I also have in mind that the passage of the laws would bring subsequent pressure for further changes, both to extend the development of the human embryo clone past 14 days and later still to consider the implantation of a human embryo clone into a woman. Of course, arguments then would be made that the success rate of the existing program was proving to be poor and a period of review had been identified but that possible advantage could be gained if there were to be an extension and there were sufficient, in the Lockhart committee’s words, ‘communities of interests’ to call for such a change.
But, even if those objections and issues that I have identified can be allowed for, it seems to me that there is another sticking point in the bill before us that some members, including the member for Rankin, have identified. That is where the Lockhart committee identified what it described as a different social or relational significance that an embryo formed by fertilisation of an egg with a sperm has compared to an embryo formed by nuclear transfer.
But of course this raises the question: why is it determined that it is on the 14th day that a cloned embryo attains such significance and not before? Apparently the answer is that this is when there is a likelihood that the organism might be hurt, but this is really an arbitrary line that has been identified for the present on available scientific information and opinion. If this relational significance is a critical factor in determining the moral status of the organism then what place is there to have a dividing line where it suddenly kicks in and for what purpose? If the answer is that of course the cloned embryo does not have such significance, notwithstanding some line drawn in the sand to protect it, then the line will simply be redrawn again and again. I find the argument a harder one to sustain.
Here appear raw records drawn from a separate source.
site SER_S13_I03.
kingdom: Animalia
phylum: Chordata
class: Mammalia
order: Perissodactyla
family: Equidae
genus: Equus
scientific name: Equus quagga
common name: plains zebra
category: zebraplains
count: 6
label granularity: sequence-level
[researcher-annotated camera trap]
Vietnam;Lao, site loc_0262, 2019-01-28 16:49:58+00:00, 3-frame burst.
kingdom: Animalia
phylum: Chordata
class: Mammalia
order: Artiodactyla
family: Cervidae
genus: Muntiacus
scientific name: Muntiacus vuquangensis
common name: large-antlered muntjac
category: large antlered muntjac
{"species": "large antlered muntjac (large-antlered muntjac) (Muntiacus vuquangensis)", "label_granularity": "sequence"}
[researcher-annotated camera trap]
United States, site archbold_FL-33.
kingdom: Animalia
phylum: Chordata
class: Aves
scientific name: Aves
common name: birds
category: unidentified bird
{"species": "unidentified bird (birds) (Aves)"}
If the loss of life of the embryo is counted as having a moral status because of its potential to be human—which most seem to agree is the reason, although we give different weights to this potentiality—then surely it is the loss, not the fact of a border or a line and on which side the loss does or does not happen, that is the important matter to be considered. And, in this case, if there is something substantially worthy in the creation of a human life—and I believe there is—then to allow its destruction seems to me to deny its worth. Once that step is taken, it is impossible to retreat.
Whilst it is the case that it can be argued that stem cell embryos do not warrant as much respect and protection as more fully formed embryos—and I note and respect the views of those who have argued in this way—I take it that, as the beginning point of the embryo is the beginning of a possible human life, it should not be treated as merely a means to an end, no matter how beneficial, as it is the very purpose of creation that intends life, and, in this case—with a technology that has uncertain consequences and whose result is the destruction of that life—there needs to be a compelling and moral good that allows for that destruction to take place.
As a consequence, an embryo created by therapeutic cloning has a legal barrier to it becoming a life, but the fact remains that it can become a life. And the fact that it will be destroyed in the present, in the course of its creation, and that it has fewer rights as a consequence of that destruction seems to me to be a very deep philosophical and rational hole that we have dug ourselves into. As a consequence, I oppose the bill.
Debate (on motion by Mr Cadman) adjourned.